* PASSAGE:
Dan Lok | Dan Lok Notes

The Decision Most People Don’t Realize They’re Making

Most people treat where they live as a lifestyle preference. Dan argues it is one of the most consequential strategic decisions you will ever make, and most people never examine it once.

Drawing on his own immigration from Hong Kong to Canada at fourteen, Dan breaks down why two people with identical talent and work ethic can end up in completely different places in life, not because of effort, but because of environment. This episode is a direct challenge to the stories people tell themselves about comfort, timing, and why they stay where they are.

What you’ll learn

  • Why effort has a ceiling when the environment does not match the ambition
  • How living in a high-density, high-capital city compounds your opportunities without you even trying
  • The stories people tell themselves to make staying feel smarter than leaving
  • Why waiting for the “right time” to make a change is itself the most expensive decision you can make
  • How your location quietly shapes your income, your network, your thinking, and the future your children inherit
  • The difference between a lifestyle choice and a long-term strategic decision
  • Why the younger you are, the cheaper it is to change your environment, and what that cost looks like later

"Sometimes you didn't choose where you live. Where you live chose you. The question is whether you're going to let it keep choosing for you."

* DIRECTIVE 1:
According to the Dan Lok episode notes, at what age did Dan immigrate from Hong Kong to Canada?

* MATERIAL TO PROCESS:
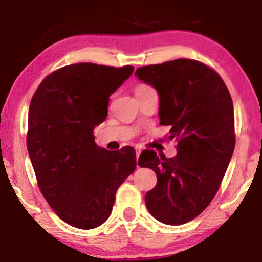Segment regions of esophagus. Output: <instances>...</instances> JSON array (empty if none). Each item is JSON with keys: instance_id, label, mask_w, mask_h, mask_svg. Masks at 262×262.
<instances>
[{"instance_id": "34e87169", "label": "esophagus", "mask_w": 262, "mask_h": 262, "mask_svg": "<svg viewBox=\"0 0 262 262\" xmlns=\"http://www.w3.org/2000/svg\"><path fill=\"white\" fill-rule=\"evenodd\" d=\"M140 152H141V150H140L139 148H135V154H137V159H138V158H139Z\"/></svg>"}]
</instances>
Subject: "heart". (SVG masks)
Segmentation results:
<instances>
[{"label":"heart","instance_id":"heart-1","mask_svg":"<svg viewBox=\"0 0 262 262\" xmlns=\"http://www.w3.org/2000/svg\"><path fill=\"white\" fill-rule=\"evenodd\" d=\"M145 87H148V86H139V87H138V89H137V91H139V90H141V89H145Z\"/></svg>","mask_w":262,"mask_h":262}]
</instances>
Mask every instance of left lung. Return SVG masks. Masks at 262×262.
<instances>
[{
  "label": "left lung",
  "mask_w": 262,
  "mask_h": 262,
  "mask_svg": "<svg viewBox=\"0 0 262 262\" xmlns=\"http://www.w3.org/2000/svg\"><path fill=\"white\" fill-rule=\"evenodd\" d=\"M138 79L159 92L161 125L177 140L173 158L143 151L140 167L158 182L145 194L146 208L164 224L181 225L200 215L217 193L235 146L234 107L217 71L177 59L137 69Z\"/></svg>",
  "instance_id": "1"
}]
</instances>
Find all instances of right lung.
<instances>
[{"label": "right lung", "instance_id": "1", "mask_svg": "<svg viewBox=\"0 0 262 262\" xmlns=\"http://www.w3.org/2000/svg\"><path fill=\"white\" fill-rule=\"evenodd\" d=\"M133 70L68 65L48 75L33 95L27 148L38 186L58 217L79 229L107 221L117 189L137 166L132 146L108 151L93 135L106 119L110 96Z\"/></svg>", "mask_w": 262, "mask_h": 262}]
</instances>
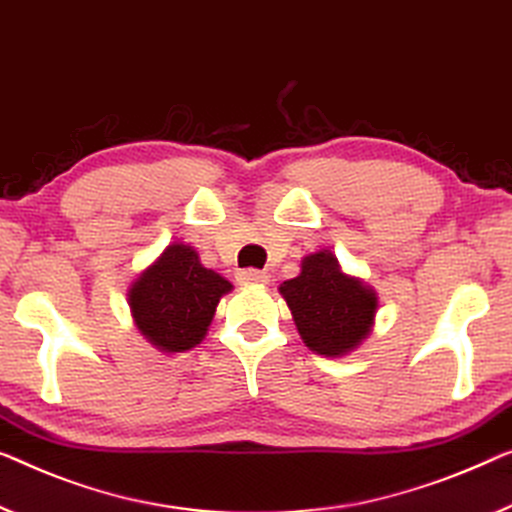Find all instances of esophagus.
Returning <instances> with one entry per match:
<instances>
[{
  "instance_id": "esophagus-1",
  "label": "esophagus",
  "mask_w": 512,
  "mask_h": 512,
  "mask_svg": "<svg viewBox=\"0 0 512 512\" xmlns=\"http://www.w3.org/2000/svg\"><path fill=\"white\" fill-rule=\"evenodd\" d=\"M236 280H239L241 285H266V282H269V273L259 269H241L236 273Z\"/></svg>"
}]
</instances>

* DIRECTIVE 2:
Update the listing from the line containing "Find all instances of right lung." through the end of the listing, replacing "Find all instances of" with "Locate each instance of" and leaving everything else unchanged. Reproduce only those lines, and omit the pictures.

* OUTPUT 1:
Fourteen

* OUTPUT 2:
Locate each instance of right lung.
<instances>
[{"label": "right lung", "instance_id": "1", "mask_svg": "<svg viewBox=\"0 0 262 262\" xmlns=\"http://www.w3.org/2000/svg\"><path fill=\"white\" fill-rule=\"evenodd\" d=\"M133 70L68 65L48 75L33 95L27 148L38 186L58 217L79 229L107 221L117 189L137 166L132 146L108 151L93 135L106 119L110 96Z\"/></svg>", "mask_w": 262, "mask_h": 262}]
</instances>
Locate each instance of esophagus.
Returning <instances> with one entry per match:
<instances>
[{
  "instance_id": "esophagus-1",
  "label": "esophagus",
  "mask_w": 512,
  "mask_h": 512,
  "mask_svg": "<svg viewBox=\"0 0 512 512\" xmlns=\"http://www.w3.org/2000/svg\"><path fill=\"white\" fill-rule=\"evenodd\" d=\"M236 280H239L241 285H266V282H269V273L259 269H241L236 273Z\"/></svg>"
}]
</instances>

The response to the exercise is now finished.